International career
- 1993: Russia / 1 / (0)

Managerial career
- 1999–2000: SDYuShOR Torpedo-ZIL Moscow (GK coach)
- 2001: FC Torpedo-ZIL Moscow (GK coach)
- 2009–2012: FC Tom Tomsk (GK coach)
- 2013: Russia U17 (GK coach)
- 2014–2018: FC Tom Tomsk (GK coach)
- 2020–2021: FC Tom Tomsk (GK coach)
- 2021–2022: FC Dynamo Vladivostok (GK coach)
- 2022–2023: FC Torpedo-2 (GK coach)
- 2024–: FC Volgar Astrakhan (GK coach)

= Aleksandr Podshivalov =

Russian footballer (born 1964)

Aleksandr Viktorovich Podshivalov (Александр Викторович Подшивалов; born 6 September 1964) is a Russian association football coach and a former player. He is the goalkeeping coach with FC Volgar Astrakhan.

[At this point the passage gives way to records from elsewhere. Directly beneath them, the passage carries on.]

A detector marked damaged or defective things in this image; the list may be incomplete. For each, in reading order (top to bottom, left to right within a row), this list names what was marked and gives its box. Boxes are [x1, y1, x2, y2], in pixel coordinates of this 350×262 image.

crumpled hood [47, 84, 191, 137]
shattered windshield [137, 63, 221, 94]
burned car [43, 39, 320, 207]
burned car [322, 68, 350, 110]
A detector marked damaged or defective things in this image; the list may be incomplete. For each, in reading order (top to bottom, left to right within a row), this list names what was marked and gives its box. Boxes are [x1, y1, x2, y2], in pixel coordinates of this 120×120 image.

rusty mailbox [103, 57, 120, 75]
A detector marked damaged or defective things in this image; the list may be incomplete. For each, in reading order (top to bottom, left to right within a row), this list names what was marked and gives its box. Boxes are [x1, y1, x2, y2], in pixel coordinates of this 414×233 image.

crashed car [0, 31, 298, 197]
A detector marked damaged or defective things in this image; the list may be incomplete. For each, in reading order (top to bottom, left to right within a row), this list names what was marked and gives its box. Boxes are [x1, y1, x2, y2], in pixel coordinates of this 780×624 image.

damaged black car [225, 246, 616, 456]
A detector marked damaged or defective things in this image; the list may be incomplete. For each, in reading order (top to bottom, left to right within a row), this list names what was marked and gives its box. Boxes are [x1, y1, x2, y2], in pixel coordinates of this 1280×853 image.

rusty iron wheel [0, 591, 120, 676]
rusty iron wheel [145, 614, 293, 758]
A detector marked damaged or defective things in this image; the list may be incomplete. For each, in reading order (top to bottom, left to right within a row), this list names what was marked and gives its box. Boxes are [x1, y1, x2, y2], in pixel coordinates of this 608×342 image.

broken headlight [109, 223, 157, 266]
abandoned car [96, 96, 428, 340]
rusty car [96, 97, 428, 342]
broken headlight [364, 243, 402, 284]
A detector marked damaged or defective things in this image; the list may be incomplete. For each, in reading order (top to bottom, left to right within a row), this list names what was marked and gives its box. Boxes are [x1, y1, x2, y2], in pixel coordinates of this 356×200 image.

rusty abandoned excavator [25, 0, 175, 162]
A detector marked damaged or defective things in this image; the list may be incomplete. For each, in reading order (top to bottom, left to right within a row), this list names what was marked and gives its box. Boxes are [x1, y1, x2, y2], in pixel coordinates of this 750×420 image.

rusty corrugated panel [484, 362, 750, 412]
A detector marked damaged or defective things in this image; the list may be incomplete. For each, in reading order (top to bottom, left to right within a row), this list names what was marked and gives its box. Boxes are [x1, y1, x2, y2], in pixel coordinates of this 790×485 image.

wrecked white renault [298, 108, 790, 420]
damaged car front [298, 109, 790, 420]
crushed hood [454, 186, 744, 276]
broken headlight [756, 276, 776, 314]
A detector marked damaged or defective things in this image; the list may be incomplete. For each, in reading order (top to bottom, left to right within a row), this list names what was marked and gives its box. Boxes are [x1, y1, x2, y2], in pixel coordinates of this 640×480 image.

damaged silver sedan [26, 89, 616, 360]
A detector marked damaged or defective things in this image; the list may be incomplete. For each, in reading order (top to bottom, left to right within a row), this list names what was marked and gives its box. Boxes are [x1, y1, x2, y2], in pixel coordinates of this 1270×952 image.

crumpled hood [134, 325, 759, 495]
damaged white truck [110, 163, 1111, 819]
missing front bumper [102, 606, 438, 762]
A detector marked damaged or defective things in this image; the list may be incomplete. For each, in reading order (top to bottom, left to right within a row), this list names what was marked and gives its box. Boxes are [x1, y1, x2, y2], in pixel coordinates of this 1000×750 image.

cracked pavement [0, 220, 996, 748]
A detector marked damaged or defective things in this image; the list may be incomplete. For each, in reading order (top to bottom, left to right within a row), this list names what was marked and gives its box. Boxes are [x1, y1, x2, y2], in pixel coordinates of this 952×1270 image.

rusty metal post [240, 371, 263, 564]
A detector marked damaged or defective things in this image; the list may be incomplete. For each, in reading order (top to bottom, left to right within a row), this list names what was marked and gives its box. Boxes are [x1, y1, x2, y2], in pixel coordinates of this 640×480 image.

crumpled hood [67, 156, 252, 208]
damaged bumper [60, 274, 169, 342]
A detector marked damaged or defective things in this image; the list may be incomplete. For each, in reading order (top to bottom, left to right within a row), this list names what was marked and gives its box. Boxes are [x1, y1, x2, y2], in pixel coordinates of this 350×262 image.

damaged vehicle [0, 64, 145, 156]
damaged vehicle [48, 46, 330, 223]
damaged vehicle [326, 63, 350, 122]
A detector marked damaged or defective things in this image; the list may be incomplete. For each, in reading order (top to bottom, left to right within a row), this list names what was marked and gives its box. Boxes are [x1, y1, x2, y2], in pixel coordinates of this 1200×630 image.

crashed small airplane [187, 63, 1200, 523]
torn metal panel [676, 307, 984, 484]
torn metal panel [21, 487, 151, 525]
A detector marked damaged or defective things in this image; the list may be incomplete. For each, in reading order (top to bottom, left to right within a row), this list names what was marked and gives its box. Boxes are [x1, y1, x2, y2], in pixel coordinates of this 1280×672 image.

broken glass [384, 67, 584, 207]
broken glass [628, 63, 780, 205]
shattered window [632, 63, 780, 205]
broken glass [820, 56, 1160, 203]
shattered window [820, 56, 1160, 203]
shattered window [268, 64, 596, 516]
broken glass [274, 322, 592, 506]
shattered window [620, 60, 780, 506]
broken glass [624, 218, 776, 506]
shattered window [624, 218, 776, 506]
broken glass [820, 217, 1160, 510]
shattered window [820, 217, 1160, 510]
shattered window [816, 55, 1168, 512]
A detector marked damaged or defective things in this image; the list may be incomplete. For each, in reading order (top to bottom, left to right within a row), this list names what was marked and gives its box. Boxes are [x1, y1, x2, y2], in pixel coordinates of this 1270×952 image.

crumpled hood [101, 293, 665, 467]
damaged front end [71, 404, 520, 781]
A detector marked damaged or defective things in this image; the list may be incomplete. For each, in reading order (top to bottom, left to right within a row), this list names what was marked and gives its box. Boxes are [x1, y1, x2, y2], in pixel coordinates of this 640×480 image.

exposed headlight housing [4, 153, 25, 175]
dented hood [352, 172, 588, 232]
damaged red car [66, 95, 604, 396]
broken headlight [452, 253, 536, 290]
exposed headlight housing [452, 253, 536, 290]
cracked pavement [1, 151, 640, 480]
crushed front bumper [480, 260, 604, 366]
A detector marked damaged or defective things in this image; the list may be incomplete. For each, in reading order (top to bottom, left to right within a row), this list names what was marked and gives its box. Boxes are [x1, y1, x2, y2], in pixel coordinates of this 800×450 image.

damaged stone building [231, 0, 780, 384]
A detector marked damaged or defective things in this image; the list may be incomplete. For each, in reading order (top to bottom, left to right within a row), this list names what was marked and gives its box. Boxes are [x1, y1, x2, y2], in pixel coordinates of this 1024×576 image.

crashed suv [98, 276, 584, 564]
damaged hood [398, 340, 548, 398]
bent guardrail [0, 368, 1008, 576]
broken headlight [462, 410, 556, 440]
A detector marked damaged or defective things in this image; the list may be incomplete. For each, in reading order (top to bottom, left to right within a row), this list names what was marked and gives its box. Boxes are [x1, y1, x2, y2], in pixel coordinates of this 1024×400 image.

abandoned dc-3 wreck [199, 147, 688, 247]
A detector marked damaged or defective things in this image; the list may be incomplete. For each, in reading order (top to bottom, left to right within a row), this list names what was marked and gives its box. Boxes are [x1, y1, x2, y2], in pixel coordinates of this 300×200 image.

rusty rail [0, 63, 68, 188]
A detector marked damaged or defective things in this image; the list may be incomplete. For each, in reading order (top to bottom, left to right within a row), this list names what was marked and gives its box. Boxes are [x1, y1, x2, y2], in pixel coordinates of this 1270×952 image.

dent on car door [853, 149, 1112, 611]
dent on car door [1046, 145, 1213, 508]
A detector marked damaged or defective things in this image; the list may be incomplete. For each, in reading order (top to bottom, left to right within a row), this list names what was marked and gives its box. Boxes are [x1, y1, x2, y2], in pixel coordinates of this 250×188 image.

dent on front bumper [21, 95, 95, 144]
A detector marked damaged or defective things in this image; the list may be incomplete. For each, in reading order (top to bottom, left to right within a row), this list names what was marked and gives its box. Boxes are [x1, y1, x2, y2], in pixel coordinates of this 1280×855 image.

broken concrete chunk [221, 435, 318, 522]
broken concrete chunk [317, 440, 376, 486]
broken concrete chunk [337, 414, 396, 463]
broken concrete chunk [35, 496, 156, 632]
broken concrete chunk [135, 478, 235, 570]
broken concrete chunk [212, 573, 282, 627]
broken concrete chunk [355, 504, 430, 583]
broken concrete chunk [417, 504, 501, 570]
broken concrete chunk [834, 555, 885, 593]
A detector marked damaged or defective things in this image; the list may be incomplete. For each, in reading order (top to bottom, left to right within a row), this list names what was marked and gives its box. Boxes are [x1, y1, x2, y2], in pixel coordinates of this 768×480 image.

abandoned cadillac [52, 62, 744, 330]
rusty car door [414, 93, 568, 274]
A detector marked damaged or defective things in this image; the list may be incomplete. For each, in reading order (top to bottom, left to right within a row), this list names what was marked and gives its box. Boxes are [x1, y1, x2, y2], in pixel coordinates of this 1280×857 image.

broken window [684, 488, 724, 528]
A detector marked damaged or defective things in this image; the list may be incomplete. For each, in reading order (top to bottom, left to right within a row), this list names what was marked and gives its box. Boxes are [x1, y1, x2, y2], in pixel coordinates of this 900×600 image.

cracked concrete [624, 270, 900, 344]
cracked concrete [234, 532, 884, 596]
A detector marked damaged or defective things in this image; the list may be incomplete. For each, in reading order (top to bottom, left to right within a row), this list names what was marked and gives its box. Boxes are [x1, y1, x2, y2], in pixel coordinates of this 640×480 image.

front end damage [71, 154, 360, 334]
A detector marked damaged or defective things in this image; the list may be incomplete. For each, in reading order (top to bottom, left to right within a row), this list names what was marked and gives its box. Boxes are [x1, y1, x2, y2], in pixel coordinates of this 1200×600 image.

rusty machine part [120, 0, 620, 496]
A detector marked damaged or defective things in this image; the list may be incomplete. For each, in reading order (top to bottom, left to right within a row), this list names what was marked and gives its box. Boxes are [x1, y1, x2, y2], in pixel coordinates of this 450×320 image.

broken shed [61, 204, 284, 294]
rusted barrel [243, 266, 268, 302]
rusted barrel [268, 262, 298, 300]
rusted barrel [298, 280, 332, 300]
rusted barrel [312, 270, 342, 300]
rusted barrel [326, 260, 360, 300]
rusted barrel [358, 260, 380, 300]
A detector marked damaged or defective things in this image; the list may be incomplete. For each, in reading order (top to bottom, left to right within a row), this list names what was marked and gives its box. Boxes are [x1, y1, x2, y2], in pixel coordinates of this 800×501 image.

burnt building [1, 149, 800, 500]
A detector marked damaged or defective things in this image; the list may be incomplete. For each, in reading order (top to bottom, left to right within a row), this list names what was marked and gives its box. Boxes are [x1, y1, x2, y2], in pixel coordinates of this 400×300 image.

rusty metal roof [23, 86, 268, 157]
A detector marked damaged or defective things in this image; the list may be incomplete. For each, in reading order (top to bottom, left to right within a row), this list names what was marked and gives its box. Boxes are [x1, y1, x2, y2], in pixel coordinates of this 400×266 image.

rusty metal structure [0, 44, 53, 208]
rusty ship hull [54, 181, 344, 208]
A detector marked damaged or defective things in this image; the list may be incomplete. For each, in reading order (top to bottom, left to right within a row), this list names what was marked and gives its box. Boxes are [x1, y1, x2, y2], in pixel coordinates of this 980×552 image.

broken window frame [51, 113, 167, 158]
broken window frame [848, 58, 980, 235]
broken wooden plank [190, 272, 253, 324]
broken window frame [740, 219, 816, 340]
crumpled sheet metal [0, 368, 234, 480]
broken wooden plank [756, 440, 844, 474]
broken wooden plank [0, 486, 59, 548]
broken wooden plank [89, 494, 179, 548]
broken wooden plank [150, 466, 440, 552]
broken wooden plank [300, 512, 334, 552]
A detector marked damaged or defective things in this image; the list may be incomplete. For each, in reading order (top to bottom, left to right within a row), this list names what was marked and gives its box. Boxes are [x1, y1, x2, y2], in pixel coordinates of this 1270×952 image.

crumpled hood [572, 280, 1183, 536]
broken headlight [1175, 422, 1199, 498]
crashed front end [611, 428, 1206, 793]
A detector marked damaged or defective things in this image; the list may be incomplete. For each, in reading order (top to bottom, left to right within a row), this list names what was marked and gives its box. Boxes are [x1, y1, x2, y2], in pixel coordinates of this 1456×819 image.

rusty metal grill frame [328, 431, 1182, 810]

In the first round of the 1992–93 UEFA Cup, he saved two penalty kicks from Steve Bruce and Gary Pallister in the penalty shootout that helped his team FC Torpedo Moscow beat Manchester United F.C.

==Honours==
- FC Torpedo Moscow
  - Soviet Premier League bronze: 1991.
  - Russian Cup winner: 1993.
  - Russian Goalkeeper of the Year award: 1993.
- Yukong Elephants / Bucheon Yukong / Bucheon SK
  - K League runners-up : 1994
  - League Cup winners : 1996

==International career==
Podshivalov played his only game for Russia on 6 October 1993 in a friendly against Saudi Arabia.